I know this sounds basic, but it is important. The two types of files produced are those compiled by the defense attorney and those prepared by the expert themselves. If the attorney prepared it, it may differ from the file the expert actually worked from. Going over the items in a file is also a great time to find out what documents you requested that were not produced. I like to ask experts whether they prepared the produced file or the attorney did. I ask if they read the document production request and what responsive documents they did and did not have. You can really dig into documents being hidden like bills, communications or articles the expert relied upon. Make sure to follow up with the defense lawyer to get documents that were not produced and reserve your right to re-depose the doctor if they failed to produce responsive documents that they know they should have sent over.

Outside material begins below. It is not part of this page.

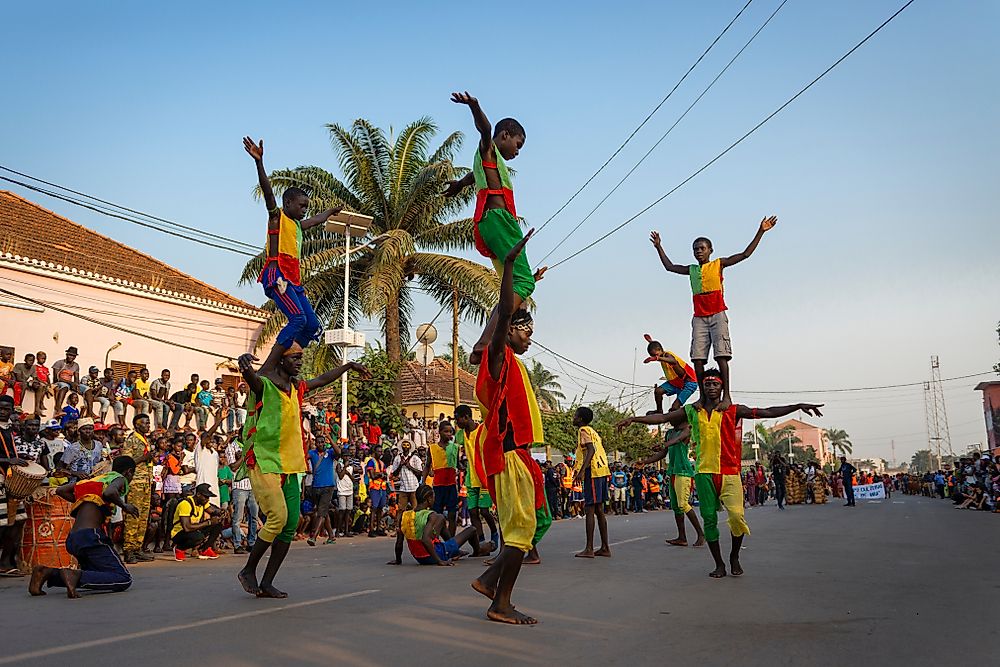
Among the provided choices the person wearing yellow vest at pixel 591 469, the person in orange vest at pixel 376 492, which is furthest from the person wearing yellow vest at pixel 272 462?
the person in orange vest at pixel 376 492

This is also a great opportunity to go over when they received the various items in the file. Find out whether the doctor received the medical records before or after their DME report was drafted. Ask what they received after the DME report was issued and how those documents changed their opinions. They will not admit it did, but that creates fertile ground for cross-examination if, for example, they received an imaging study or treating doctor deposition after the DME report was completed.

Experts rarely produce the radiology images in their file and it is important to ask whether they looked at the images themselves. If all they looked at was the image report, that is Sanchez hearsay, which will give you some room to either limit their testimony in limine or hack away at their credibility on cross-examination.

You can also ask what documents they did or did not consider. Lazy attorneys love to just put everything under the sun in the file and let the doctor sort out what they need, but the doctor can be asked about anything they received even if they did not review it, so if, for example, there are discovery responses from the defendant that contradict the doctor’s testimony, that is good material for examination.

Going over the file will also give you a chance to discuss their Rule 26 disclosure or what documents they may have to keep track of who has hired them and what side they work for. “I don’t keep track” is an evasive answer that they should not get away with. They may not keep track in their head, but surely they have records of their active and closed cases and who they worked for. Experts have to run conflict checks so they should have some sort of system to keep track of the plaintiffs, patients, insurance companies, and lawyers that they work with. All documents evidencing who has retained them in the past should be responsive to at least one of your document requests. If you push, you may get information on documents that the doctor did not produce because he or she really did not want to produce them.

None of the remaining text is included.